Below are records; reproduce exactly the lines from the first through the one containing "Tanzania, site M06, 2014-03-08".

*** SUPPLIED MATERIAL Section Begins ***

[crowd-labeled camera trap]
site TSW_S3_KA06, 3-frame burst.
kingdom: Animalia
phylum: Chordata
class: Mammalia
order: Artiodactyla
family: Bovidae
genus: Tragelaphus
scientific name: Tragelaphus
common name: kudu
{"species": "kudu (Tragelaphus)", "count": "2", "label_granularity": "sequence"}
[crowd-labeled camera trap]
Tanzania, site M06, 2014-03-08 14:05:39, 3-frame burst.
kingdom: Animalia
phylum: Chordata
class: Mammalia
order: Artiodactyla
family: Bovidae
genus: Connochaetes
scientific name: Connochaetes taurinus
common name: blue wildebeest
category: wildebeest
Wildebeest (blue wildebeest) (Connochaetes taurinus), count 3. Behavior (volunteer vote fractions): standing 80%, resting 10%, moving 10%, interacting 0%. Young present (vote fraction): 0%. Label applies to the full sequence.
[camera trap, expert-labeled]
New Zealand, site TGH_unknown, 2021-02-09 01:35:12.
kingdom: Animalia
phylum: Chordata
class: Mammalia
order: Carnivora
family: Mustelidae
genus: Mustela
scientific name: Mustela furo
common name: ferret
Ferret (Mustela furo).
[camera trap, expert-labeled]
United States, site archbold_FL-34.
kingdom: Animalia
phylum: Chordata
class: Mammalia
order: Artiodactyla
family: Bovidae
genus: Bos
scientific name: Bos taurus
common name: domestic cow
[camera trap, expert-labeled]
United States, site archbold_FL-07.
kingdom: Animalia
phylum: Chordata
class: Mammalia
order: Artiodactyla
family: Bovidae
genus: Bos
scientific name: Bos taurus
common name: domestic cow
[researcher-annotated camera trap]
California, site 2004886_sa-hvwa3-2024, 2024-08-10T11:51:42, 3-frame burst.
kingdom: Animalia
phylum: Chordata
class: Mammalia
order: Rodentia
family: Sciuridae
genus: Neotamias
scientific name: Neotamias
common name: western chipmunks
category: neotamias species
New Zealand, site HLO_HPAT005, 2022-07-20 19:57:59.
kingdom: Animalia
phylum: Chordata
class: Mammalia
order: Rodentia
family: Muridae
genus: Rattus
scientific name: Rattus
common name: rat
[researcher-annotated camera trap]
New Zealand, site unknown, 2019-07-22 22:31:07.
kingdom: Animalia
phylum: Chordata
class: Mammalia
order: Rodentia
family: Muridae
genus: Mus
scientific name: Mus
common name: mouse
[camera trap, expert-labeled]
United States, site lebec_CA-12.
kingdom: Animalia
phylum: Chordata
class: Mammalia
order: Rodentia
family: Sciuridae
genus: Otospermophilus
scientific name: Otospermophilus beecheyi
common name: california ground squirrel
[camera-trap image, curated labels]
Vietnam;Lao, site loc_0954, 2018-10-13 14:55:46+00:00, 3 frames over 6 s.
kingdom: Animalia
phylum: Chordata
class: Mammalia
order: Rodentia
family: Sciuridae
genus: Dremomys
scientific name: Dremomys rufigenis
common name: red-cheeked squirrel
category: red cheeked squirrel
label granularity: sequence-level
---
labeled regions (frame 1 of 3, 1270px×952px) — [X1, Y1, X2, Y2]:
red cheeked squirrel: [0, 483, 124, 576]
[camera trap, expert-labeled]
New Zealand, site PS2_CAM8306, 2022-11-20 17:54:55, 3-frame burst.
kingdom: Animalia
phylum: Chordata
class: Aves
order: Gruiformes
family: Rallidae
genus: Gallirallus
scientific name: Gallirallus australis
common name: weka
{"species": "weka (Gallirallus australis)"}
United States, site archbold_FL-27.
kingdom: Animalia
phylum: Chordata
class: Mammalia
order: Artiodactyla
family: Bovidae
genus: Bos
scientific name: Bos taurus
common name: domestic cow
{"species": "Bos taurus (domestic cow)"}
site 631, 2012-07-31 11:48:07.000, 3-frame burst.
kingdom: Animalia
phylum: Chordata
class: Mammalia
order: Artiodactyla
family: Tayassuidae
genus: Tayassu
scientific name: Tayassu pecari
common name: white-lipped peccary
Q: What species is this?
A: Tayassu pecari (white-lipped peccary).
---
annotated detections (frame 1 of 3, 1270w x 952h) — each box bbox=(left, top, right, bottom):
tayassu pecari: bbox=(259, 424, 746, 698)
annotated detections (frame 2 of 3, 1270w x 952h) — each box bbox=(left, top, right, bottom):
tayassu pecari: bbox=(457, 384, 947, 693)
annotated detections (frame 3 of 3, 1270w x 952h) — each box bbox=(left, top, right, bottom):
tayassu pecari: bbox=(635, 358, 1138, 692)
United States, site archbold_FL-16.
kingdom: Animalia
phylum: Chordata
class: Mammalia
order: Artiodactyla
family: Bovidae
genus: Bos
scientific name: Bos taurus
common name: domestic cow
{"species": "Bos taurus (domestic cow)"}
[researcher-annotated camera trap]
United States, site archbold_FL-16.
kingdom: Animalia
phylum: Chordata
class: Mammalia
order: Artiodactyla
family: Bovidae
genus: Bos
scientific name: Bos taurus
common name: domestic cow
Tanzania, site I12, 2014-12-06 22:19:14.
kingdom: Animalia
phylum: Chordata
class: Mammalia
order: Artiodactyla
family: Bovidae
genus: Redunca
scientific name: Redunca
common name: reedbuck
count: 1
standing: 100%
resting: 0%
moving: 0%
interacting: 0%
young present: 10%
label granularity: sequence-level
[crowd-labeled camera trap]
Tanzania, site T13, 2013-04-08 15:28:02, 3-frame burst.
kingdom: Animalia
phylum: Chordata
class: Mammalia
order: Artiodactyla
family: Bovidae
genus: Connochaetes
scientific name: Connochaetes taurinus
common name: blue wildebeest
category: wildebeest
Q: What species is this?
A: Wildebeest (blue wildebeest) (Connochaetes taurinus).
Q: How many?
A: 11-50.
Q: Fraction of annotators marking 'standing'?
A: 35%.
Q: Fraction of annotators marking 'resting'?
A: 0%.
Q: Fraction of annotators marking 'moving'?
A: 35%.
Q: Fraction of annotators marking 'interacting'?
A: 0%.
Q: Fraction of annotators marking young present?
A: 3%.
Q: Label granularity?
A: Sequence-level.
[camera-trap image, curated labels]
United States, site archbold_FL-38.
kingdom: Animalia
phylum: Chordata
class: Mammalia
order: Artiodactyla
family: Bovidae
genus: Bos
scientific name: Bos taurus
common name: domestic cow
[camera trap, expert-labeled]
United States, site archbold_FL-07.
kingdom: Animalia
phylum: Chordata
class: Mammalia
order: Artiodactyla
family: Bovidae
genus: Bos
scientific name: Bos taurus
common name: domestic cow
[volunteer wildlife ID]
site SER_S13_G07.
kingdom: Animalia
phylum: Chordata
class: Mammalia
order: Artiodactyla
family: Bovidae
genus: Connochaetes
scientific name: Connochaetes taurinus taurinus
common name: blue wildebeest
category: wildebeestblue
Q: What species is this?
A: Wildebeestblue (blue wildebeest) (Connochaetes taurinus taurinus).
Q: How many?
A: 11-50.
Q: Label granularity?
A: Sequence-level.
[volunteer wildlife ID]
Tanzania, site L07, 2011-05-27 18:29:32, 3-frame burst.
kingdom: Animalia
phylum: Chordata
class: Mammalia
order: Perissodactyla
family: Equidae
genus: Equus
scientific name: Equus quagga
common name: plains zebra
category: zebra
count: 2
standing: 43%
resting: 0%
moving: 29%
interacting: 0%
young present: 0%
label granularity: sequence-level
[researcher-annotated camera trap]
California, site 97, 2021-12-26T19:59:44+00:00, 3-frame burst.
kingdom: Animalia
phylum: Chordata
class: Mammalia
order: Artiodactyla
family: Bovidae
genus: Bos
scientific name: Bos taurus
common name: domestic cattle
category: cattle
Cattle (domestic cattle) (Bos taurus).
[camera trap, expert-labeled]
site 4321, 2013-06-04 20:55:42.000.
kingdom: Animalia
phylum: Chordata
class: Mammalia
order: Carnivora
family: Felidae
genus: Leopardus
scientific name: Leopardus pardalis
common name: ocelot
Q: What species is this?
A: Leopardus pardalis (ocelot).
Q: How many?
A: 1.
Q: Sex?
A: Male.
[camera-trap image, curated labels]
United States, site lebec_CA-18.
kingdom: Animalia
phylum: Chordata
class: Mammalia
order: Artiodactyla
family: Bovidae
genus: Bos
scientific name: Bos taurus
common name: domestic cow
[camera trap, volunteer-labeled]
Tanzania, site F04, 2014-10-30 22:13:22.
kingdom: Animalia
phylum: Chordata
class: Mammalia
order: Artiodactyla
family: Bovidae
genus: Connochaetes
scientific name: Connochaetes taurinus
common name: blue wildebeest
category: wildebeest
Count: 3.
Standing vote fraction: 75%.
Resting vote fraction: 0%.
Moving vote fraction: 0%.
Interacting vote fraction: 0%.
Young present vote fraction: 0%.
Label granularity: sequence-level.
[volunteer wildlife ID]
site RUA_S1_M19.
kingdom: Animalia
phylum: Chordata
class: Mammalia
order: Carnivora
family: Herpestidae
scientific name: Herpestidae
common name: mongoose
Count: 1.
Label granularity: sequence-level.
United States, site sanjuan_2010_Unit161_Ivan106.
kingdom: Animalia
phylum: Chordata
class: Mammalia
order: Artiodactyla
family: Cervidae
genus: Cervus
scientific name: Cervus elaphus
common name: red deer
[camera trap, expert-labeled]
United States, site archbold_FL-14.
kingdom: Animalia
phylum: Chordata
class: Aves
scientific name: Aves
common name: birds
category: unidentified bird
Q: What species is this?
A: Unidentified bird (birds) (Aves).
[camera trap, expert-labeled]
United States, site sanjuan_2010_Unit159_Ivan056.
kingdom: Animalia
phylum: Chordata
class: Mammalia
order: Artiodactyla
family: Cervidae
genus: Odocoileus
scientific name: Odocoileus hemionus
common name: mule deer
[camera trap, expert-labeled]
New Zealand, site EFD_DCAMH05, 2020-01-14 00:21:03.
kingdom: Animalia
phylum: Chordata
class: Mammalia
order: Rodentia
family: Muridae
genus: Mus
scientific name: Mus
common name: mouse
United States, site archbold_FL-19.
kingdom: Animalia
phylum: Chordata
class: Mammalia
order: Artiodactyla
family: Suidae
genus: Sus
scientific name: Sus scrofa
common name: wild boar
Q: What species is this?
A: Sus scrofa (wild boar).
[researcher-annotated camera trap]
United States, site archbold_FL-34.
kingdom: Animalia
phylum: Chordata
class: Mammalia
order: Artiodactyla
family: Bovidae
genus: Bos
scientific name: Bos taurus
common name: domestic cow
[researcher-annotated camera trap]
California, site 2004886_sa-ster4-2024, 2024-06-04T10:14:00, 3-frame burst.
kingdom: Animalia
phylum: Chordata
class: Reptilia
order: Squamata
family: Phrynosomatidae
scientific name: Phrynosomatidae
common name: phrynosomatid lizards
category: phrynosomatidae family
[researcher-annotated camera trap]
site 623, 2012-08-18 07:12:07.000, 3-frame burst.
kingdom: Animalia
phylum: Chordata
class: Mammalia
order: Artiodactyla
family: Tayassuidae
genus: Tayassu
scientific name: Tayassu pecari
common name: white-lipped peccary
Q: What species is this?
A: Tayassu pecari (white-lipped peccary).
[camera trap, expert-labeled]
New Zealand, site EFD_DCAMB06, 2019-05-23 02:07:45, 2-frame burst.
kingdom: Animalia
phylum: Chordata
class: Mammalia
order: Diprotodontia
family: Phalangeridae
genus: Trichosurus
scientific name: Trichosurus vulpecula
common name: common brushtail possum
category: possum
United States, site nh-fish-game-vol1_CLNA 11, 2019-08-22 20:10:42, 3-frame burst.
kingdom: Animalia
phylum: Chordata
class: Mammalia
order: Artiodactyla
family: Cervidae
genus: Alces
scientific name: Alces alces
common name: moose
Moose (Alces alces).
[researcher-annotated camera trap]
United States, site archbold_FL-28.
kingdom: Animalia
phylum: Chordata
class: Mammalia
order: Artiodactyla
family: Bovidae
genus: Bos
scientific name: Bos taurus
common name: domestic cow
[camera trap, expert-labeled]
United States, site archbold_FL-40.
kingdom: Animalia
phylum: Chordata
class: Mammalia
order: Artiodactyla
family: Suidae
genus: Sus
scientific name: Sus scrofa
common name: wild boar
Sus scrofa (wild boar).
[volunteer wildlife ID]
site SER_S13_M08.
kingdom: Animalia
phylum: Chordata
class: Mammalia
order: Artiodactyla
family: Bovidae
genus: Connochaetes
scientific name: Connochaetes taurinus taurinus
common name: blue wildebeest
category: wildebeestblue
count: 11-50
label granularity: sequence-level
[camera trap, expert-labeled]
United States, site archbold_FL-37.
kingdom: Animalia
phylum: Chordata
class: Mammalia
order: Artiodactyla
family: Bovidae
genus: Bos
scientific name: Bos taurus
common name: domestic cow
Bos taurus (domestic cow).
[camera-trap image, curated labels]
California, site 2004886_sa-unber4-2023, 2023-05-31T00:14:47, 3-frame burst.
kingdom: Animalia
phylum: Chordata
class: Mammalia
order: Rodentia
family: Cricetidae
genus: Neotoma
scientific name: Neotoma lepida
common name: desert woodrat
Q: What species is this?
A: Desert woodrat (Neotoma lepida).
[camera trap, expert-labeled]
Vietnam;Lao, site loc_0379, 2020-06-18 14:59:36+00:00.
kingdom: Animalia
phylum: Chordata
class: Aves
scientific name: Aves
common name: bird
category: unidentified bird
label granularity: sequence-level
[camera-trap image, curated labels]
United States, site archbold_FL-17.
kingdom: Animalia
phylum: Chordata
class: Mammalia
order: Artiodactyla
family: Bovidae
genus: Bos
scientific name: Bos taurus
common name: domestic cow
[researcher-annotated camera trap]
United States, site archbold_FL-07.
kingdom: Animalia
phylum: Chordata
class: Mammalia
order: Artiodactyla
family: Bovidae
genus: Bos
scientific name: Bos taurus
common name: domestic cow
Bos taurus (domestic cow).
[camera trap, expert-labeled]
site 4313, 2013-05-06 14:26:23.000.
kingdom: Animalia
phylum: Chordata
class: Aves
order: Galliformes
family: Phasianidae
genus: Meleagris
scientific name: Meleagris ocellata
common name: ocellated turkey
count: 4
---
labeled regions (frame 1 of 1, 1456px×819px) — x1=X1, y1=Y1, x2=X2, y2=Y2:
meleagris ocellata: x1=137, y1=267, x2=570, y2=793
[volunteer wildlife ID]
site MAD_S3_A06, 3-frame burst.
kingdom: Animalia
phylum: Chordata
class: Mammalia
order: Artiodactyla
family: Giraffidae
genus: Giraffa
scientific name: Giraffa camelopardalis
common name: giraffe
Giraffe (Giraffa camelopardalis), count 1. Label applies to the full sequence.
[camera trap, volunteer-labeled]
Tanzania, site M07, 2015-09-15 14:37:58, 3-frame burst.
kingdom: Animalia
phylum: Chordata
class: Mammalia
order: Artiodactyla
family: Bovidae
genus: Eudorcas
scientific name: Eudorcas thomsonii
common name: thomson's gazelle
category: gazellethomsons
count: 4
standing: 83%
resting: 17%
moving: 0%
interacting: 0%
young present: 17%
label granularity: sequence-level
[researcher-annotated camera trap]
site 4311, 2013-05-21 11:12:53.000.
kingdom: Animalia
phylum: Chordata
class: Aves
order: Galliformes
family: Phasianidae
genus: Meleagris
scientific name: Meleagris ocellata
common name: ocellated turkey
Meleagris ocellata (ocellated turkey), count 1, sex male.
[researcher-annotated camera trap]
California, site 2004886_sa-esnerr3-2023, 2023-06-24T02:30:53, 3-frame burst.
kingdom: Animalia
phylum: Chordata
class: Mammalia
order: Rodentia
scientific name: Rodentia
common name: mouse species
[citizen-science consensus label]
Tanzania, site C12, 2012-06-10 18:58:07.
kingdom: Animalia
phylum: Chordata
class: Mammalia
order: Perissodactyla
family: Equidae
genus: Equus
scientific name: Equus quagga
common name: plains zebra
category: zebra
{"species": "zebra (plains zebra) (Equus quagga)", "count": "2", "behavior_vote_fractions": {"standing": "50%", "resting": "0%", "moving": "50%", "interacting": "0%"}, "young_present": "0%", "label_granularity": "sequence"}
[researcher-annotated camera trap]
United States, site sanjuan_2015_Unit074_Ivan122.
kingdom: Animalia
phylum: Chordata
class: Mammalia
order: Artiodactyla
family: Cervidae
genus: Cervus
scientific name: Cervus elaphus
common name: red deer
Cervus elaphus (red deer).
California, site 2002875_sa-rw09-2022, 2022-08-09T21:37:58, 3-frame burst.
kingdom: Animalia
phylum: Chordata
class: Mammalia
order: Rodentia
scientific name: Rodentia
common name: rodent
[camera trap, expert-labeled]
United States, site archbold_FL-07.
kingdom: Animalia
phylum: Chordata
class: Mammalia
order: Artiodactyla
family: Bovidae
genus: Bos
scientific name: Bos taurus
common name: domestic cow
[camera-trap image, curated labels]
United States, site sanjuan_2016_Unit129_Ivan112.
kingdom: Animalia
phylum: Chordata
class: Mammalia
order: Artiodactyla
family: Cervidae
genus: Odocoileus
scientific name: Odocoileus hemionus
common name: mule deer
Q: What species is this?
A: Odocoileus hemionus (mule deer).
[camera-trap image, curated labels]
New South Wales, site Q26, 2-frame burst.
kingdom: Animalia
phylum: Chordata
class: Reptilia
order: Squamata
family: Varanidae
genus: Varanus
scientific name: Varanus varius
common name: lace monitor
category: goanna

*** SUPPLIED MATERIAL Section Ends ***

**EXERCISE ANSWER:**
[crowd-labeled camera trap]
site TSW_S3_KA06, 3-frame burst.
kingdom: Animalia
phylum: Chordata
class: Mammalia
order: Artiodactyla
family: Bovidae
genus: Tragelaphus
scientific name: Tragelaphus
common name: kudu
{"species": "kudu (Tragelaphus)", "count": "2", "label_granularity": "sequence"}
[crowd-labeled camera trap]
Tanzania, site M06, 2014-03-08 14:05:39, 3-frame burst.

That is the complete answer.